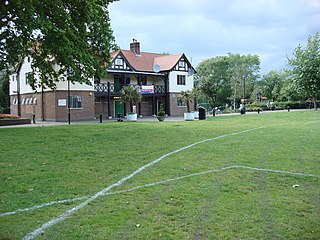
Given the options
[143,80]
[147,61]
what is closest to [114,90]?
[143,80]

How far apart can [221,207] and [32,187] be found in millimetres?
3525

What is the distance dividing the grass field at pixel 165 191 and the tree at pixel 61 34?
5.63 m

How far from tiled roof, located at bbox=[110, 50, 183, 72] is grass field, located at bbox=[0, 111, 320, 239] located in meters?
33.5

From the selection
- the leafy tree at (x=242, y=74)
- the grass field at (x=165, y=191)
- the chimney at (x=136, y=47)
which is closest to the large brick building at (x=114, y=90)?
the chimney at (x=136, y=47)

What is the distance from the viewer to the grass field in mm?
4367

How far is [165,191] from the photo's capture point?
20.0 feet

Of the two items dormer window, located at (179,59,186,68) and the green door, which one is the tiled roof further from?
the green door

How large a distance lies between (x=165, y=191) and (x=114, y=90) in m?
35.2

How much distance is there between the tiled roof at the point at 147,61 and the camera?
43.9 metres

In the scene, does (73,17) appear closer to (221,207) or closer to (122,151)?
(122,151)

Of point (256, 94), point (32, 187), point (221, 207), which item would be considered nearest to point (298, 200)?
point (221, 207)

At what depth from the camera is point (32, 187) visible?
6449mm

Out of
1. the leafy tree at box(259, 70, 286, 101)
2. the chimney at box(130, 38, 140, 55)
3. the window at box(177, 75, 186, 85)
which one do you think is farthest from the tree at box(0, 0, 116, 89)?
the leafy tree at box(259, 70, 286, 101)

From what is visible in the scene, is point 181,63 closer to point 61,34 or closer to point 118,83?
point 118,83
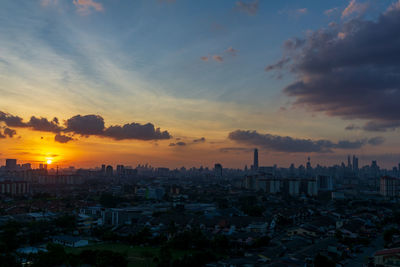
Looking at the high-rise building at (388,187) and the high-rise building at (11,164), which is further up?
the high-rise building at (11,164)

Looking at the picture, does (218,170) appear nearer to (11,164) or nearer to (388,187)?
(11,164)

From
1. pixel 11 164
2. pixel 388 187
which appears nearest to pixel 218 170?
pixel 11 164

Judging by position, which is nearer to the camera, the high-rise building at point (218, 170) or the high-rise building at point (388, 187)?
the high-rise building at point (388, 187)

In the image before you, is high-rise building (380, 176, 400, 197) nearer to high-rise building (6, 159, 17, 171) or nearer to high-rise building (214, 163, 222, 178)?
high-rise building (214, 163, 222, 178)

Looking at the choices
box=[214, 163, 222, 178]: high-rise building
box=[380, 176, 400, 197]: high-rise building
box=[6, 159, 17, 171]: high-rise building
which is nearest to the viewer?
box=[380, 176, 400, 197]: high-rise building

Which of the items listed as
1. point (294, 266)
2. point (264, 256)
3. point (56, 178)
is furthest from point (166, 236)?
point (56, 178)

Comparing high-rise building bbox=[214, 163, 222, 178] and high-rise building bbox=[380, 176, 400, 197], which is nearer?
high-rise building bbox=[380, 176, 400, 197]

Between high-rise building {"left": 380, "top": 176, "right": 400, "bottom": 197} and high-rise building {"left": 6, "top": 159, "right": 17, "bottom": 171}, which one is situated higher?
high-rise building {"left": 6, "top": 159, "right": 17, "bottom": 171}

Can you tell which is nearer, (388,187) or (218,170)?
(388,187)

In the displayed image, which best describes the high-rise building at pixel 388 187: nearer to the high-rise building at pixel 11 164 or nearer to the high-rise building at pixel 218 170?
the high-rise building at pixel 218 170

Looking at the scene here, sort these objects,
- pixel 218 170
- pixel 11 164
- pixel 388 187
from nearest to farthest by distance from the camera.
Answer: pixel 388 187
pixel 11 164
pixel 218 170

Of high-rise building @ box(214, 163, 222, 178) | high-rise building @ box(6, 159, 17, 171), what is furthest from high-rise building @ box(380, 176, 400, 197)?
high-rise building @ box(6, 159, 17, 171)

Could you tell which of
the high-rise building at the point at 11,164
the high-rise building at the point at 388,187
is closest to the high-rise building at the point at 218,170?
the high-rise building at the point at 11,164
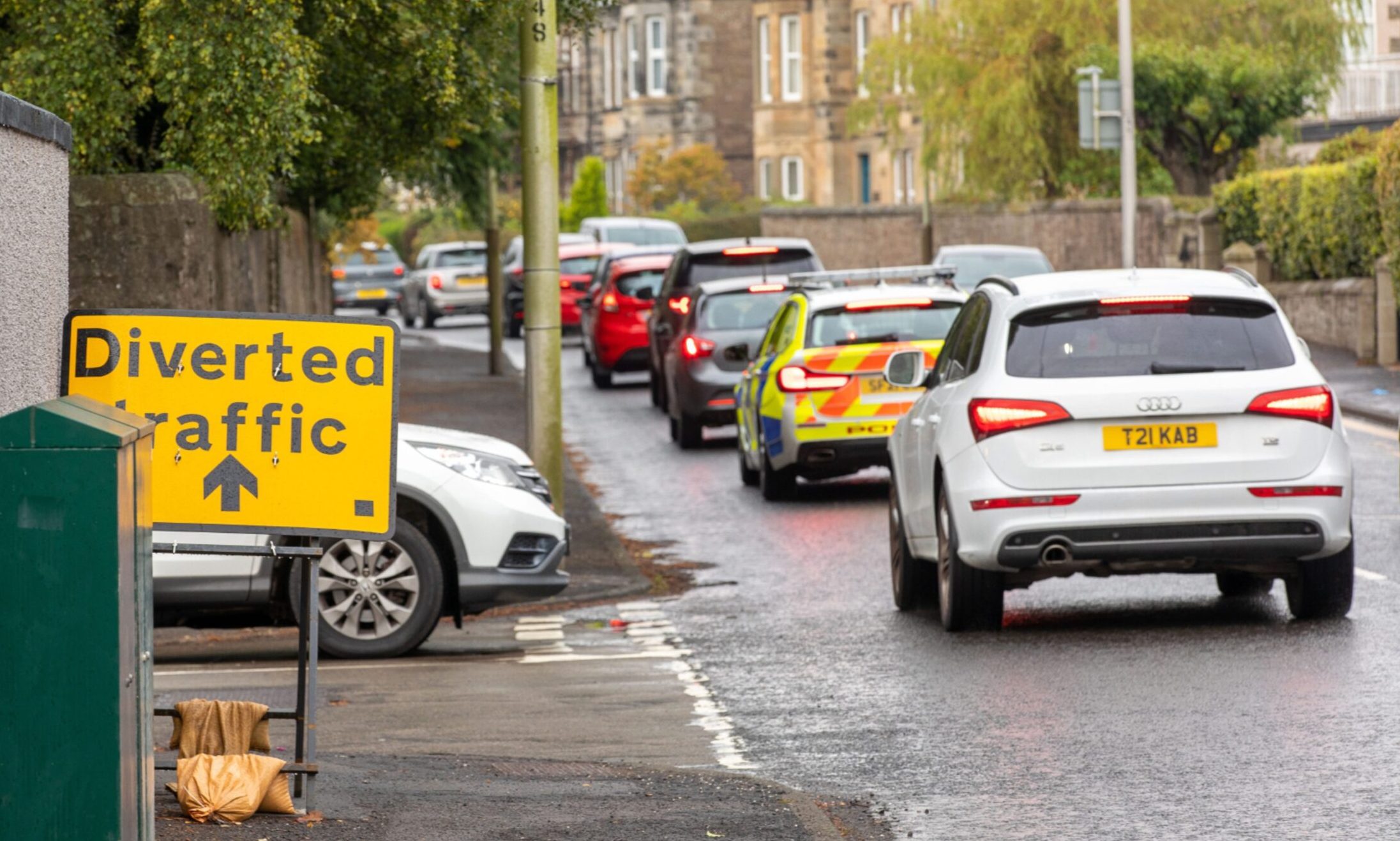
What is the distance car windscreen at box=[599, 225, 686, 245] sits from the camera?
51.3 meters

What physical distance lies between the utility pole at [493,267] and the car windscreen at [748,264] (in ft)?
18.0

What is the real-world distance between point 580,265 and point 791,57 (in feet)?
129

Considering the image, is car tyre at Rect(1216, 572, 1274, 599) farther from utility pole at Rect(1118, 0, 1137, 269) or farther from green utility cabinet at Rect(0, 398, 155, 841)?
utility pole at Rect(1118, 0, 1137, 269)

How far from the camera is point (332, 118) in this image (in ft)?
58.9

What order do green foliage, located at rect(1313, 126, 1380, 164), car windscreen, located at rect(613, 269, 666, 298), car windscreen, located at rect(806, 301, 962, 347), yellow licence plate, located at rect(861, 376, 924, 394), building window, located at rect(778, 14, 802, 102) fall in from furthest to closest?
building window, located at rect(778, 14, 802, 102), green foliage, located at rect(1313, 126, 1380, 164), car windscreen, located at rect(613, 269, 666, 298), car windscreen, located at rect(806, 301, 962, 347), yellow licence plate, located at rect(861, 376, 924, 394)

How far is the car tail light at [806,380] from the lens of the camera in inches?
743

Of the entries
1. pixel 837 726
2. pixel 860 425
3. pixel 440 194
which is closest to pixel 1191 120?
pixel 440 194

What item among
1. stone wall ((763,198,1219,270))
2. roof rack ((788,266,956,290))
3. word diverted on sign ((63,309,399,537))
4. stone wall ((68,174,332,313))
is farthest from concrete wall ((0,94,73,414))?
stone wall ((763,198,1219,270))

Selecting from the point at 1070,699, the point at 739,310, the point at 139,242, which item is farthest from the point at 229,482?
the point at 739,310

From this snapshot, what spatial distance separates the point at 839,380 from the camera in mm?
18875

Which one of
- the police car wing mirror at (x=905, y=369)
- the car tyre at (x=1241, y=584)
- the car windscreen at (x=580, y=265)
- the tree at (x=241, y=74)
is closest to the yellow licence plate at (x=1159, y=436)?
the police car wing mirror at (x=905, y=369)

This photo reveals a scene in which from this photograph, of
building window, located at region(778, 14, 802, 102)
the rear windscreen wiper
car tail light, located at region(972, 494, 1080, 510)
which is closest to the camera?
car tail light, located at region(972, 494, 1080, 510)

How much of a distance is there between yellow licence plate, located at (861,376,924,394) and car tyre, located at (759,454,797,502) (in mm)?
863

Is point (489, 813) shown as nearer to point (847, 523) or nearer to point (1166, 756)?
point (1166, 756)
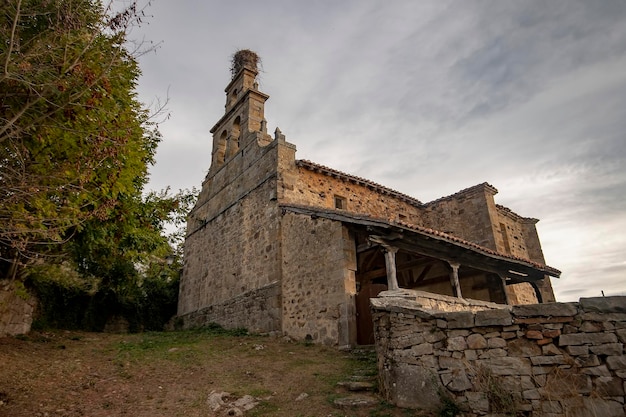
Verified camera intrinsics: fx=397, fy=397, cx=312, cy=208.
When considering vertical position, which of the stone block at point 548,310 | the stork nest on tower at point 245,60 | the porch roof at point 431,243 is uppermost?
the stork nest on tower at point 245,60

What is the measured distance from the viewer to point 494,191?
56.6ft

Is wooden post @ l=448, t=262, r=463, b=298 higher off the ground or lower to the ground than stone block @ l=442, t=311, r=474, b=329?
higher

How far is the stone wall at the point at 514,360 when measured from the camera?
466 cm

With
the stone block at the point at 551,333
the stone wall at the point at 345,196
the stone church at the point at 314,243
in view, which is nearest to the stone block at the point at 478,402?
the stone block at the point at 551,333

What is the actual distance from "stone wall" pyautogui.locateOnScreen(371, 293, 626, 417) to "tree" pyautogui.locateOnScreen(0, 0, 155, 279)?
509cm

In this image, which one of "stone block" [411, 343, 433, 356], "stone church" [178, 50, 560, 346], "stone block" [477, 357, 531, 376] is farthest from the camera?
"stone church" [178, 50, 560, 346]

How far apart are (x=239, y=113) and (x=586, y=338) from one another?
1537 cm

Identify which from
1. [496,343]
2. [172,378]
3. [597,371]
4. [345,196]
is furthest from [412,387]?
[345,196]

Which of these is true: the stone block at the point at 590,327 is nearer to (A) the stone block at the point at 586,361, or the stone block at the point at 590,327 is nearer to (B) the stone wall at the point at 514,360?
(B) the stone wall at the point at 514,360

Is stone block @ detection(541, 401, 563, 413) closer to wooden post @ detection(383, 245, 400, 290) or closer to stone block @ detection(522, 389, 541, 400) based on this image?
stone block @ detection(522, 389, 541, 400)

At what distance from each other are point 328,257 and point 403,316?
489 cm

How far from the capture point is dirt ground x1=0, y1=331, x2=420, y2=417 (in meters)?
6.28

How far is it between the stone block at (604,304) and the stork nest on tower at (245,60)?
16246mm

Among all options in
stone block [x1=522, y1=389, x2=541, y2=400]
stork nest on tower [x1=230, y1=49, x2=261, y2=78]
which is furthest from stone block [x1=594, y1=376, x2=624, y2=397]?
stork nest on tower [x1=230, y1=49, x2=261, y2=78]
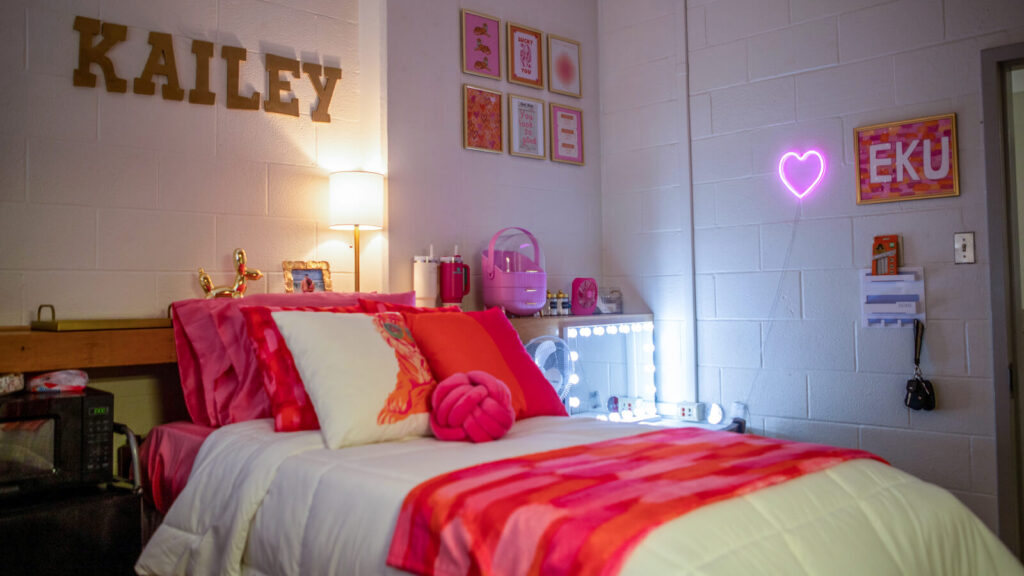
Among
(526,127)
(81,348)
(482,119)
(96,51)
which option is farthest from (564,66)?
(81,348)

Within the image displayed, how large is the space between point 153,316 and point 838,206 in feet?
9.10

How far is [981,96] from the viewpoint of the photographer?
288 cm

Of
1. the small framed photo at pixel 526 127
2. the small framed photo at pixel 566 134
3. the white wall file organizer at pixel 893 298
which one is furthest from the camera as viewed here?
the small framed photo at pixel 566 134

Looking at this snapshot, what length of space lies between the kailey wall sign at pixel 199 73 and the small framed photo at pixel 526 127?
0.93 metres

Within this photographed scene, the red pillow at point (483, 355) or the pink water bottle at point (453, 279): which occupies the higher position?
the pink water bottle at point (453, 279)

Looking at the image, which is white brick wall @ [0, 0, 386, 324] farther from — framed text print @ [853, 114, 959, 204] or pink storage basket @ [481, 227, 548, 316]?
framed text print @ [853, 114, 959, 204]

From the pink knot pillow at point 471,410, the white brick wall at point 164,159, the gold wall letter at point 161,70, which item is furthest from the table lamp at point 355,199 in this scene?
the pink knot pillow at point 471,410

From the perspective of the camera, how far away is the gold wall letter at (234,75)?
2797 millimetres

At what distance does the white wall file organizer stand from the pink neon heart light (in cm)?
46

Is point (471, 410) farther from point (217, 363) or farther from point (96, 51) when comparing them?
point (96, 51)

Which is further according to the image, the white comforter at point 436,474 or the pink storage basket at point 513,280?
the pink storage basket at point 513,280

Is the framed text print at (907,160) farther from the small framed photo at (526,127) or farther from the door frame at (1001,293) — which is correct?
the small framed photo at (526,127)

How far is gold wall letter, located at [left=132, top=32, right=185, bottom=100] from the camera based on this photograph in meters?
2.59

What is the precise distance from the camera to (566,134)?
3.98 meters
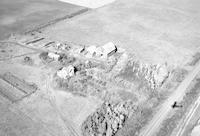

◆ ◆ ◆ ◆ ◆

### Task to carry out
Report every line in the records above that contains the word "bottle", copying each such line in full.

### Exercise result
Within this photographed scene, the red pillow at point (483, 355) or the pink water bottle at point (453, 279): which occupies the higher position?
the pink water bottle at point (453, 279)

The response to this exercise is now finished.